Thinking Fast And Slow

Two bosom friends who were professors of psychology set out to find how people make decisions, and their research methods are endless talk experiments during long walks and making surveys. When they start finding out things and patterns, they start publishing their articles, not in psychology journals but in economics journals, implying that decision making is more an economic behavior though being psychological.

They start teaching courses on their findings and the combination of articles and notes evolve into a book and takes the cerebral world by storm. It becomes a bestseller, though the matter and the style are more pedantic and dense. Whether people read it not, they sure would be smug about keeping the book for it’s brag value .

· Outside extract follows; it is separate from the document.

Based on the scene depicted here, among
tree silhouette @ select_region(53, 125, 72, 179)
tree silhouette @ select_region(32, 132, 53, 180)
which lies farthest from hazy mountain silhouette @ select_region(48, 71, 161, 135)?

The subject of the book becomes a main pillar of economic thinking, and starts the new field of behavioral economics. A whole set of new jargon becomes an important part of the economic pedagogy and folklore, like validity bias and prospect theory. But all they actually meant was that people are stupid, lazy, cocky, entitled, proud, greedy, lustful, wrathful and spiteful. And they bring all these ‘skills’ into the analysis of decision making.

The conclusions are foregone: stupid in stupid out. It could serve well to remember Einstein as he told, “Universe and human stupidity are infinite, not sure about the Universe”. The book lists about a dozen biases, like availability bias, Bernoulli’s error, endowment effect and so on, while Wikipedia lists about few hundred biases on last count, of various types like cognitive, social, and media biases.

Knowing fully well that the book is a compilation of research papers and based on the findings in the book the author was given the Nobel prize for starting the new field of behavioral economics. Overturning the staple assumption of humans as rational beings on which all the then existing economic theories were built. So, people who have a predilection to read academic research papers can venture to read this book.